-- DOCUMENT EXCERPT --
[Start of section]

A new order will include features that most Western observers would consider unattractive or even barbaric.  That unattractiveness does not negate the correctness of the military withdrawal that multiple U.S. administrations failed to accomplish and that the Biden administration finally is achieving.  That correctness rests fundamentally on two concepts that proponents of extending the U.S. war have never been able to refute.

One is that there is no task that the U.S. military can convincingly accomplish in the coming years that it was unable to accomplish in the previous twenty years.  If twenty years is not enough, then how many more years would be enough? And what will change that would make success any more likely in the future than it was in the past?

The other concept is that among all the places in the world with generous shares of ugliness and instability, Afghanistan is hardly unique.  The legacy of 9/11 causes Americans to see it as unique with regard to terrorism, but it is not.  If terrorists who would do harm to the United States really needed to pitch a tent in some unstable faraway place, there are plenty of other such places they could pitch it.  And the distance that still separates Afghanistan from being a liberal democracy is not more harmful to U.S. interests than is the case with many other countries that are just as far from being liberal democracies.

The one special U.S. responsibility in Afghanistan concerns the safety and welfare of those Afghans who worked directly for the United States.  After a slow start, the Biden administration now is moving to fulfill that responsibility.

As bad headlines about Afghanistan appear, President Joe Biden will be roundly criticized for his decision to withdraw.  His political opponents will, of course, milk the issue for whatever political advantage they can get from it.  One can almost hear already the cries of “who lost Afghanistan” in the 2022 and 2024 election campaigns.

Even many of those who tend to support Biden on most issues will recoil from much of what is likely to unfold in Afghanistan in the months ahead.  The Washington Post’s editorial page, which probably is representative of this perspective, concluded a recent editorial on the subject this way: “The descent from stalemate to defeat could be steep and grim. We wonder whether he [Biden] has fully considered the consequences.”

The answer to that last question is: he almost certainly has.  Biden has immersed himself in the Afghanistan issue at least as deeply as any other American politician of the last few decades.  His understanding of the issue and the country is strong (as I was able to observe firsthand in the past, including in a discussion of Afghanistan with him when he was vice president).  That understanding extends to what will likely ensue following the U.S. troop withdrawal.  Biden will have considered the consequences, and he will not be surprised by them. 

As an empathetic and caring man, Biden will cringe as much as other Americans over some of what Afghans are likely to endure in the months ahead.  As an experienced politician, he knows he can expect sharp criticism as a result.  And he has still concluded, rightly, that bringing this 20-year-old military expedition to a conclusion is in the best interests of the United States.

In short, Biden has decided to take the heat because it is the right thing to do, notwithstanding the political costs to himself.

A major part of responsible political leadership is to lead the country in the right direction even when in the short term it generates discouraging headlines rather than encouraging ones.  Biden will be criticized, but he is exercising stronger leadership on Afghanistan than his predecessors ever did.

Paul R. Pillar is a contributing editor to The National Interest. He is also a nonresident senior fellow at the Brookings Institution and a nonresident senior fellow at Georgetown University’s Center for Security Studies.

[End of section]

-- PROVIDED RECORDS --

[Start of section]

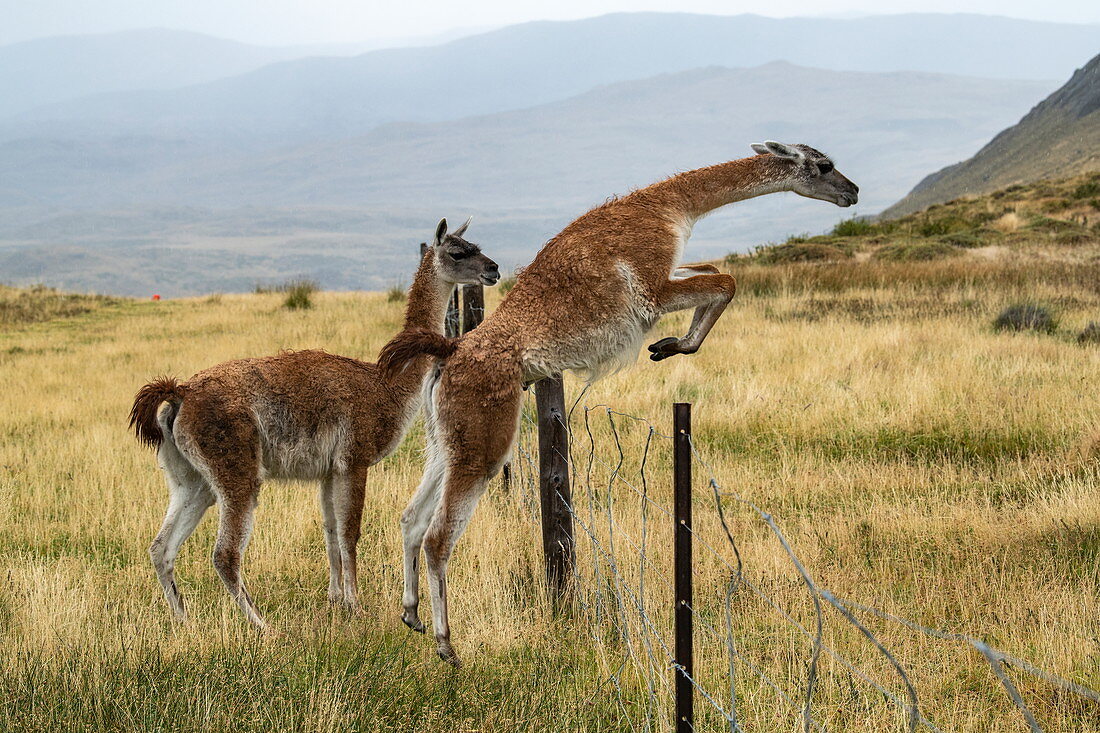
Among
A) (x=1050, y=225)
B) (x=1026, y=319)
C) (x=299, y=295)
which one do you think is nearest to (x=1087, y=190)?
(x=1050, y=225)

[End of section]
[Start of section]

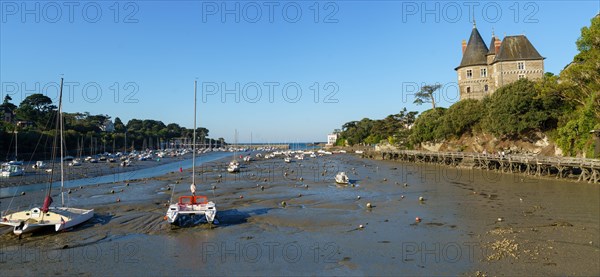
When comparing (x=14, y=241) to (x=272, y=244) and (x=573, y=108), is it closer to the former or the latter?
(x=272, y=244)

[End of section]

-- TASKS TO PERFORM --
[1] In the Afghanistan commentary:
(a) How many years of U.S. military effort does it refer to?
(b) Whose editorial page does it quote?
(c) In which election campaigns does it expect cries of "who lost Afghanistan"?
[2] Return the part of the Afghanistan commentary that opens with the words containing "The other concept" and closes with "being liberal democracies.".
Work only from the Afghanistan commentary here.

-- ANSWERS PROVIDED --
[1]
(a) Twenty years.
(b) The Washington Post's.
(c) The 2022 and 2024 election campaigns.

[2]
The other concept is that among all the places in the world with generous shares of ugliness and instability, Afghanistan is hardly unique.  The legacy of 9/11 causes Americans to see it as unique with regard to terrorism, but it is not.  If terrorists who would do harm to the United States really needed to pitch a tent in some unstable faraway place, there are plenty of other such places they could pitch it.  And the distance that still separates Afghanistan from being a liberal democracy is not more harmful to U.S. interests than is the case with many other countries that are just as far from being liberal democracies.